Hey you guys, get out to one of these events!!!!

August 11th, Seattle's Fremont neighborhood, annual New Belgium Brewery Tour de Fat gigantic bicycle festival, starts about noon, check out their web site for more details and pictures from last years parade,  live music, food, a really big beer garden, old bikes and lots of people!!!!  This is one crazy and fun event!!!

August 25th, Tacoma WA, annual Harold LeMay open house, all day long, over a 1,000 vintage cars, bicycle concours, motorcycles, and many antique items of interest.  A really really big deal, it's amazing just   to see this place, antique buses will take you to the different venues, lots of food, over 10,000 attendees, last year had close to 100 concours bicycles entered in a judged event!!! Call Ron Summer, 206-364-0922 for details, or check out the classic bicycle concours blog at:    http://classicbicycles.blogspot.com/    lots of pic's of last years event.
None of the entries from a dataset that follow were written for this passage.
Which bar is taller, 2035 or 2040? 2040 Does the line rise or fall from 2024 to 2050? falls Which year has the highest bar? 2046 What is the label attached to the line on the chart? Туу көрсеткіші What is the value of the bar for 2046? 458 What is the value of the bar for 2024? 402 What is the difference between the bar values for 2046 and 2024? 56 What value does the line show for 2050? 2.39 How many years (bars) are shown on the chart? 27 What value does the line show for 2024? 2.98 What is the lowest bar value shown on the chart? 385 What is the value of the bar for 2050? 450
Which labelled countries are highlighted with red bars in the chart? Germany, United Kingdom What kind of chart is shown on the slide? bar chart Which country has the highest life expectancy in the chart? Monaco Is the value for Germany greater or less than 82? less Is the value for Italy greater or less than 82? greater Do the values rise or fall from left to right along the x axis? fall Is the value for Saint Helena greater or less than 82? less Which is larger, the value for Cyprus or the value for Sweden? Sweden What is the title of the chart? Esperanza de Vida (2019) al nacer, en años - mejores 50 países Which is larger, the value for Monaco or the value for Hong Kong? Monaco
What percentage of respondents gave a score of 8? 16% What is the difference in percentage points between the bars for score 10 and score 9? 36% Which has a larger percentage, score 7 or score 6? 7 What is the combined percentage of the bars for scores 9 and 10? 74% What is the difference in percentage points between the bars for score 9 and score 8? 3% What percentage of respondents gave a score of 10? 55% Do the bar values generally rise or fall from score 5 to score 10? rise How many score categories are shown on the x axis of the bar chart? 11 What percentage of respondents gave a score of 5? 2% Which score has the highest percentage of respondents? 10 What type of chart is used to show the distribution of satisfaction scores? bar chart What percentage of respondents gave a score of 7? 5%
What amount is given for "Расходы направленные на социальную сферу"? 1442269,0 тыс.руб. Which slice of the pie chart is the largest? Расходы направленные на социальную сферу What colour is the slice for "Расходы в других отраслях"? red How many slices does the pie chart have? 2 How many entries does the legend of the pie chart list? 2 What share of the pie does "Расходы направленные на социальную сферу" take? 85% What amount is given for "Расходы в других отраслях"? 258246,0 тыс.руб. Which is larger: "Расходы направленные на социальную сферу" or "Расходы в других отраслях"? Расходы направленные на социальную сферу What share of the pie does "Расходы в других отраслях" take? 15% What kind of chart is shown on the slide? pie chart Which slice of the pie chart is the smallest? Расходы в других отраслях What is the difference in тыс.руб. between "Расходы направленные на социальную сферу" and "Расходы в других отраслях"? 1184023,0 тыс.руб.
September 15th, Portland OR/Vancouver WA annual Iron Ranch Old Bicycle Swap Meet and Whizzer Ride, all day long, this venue is worth the trip all by itself, they had over 35 vendors for the swap meet last year, and about 20 Whizzers on the ride, I have a flyer for this event that I can email you if you want one.

October 5th and 6th , Annual Fresno CA/Kingsburg Whizz In, Huge Whizzer Ride on Saturday, followed by a big BBQ, then a Old Bike Swap Meet on Sunday, worth the trip, guaranteed great weather, right on     a river with lots of camping available, great facilities!!!!, last years Whizzer ride set a record with over 85 Whizzers and other motorized two wheelers on the ride through the beautiful central CA farmland.  The swap on Sunday had about 20 vendors, show up and sell some of your junk.  I have a flyer with all the details I can email to anyone interested.


----------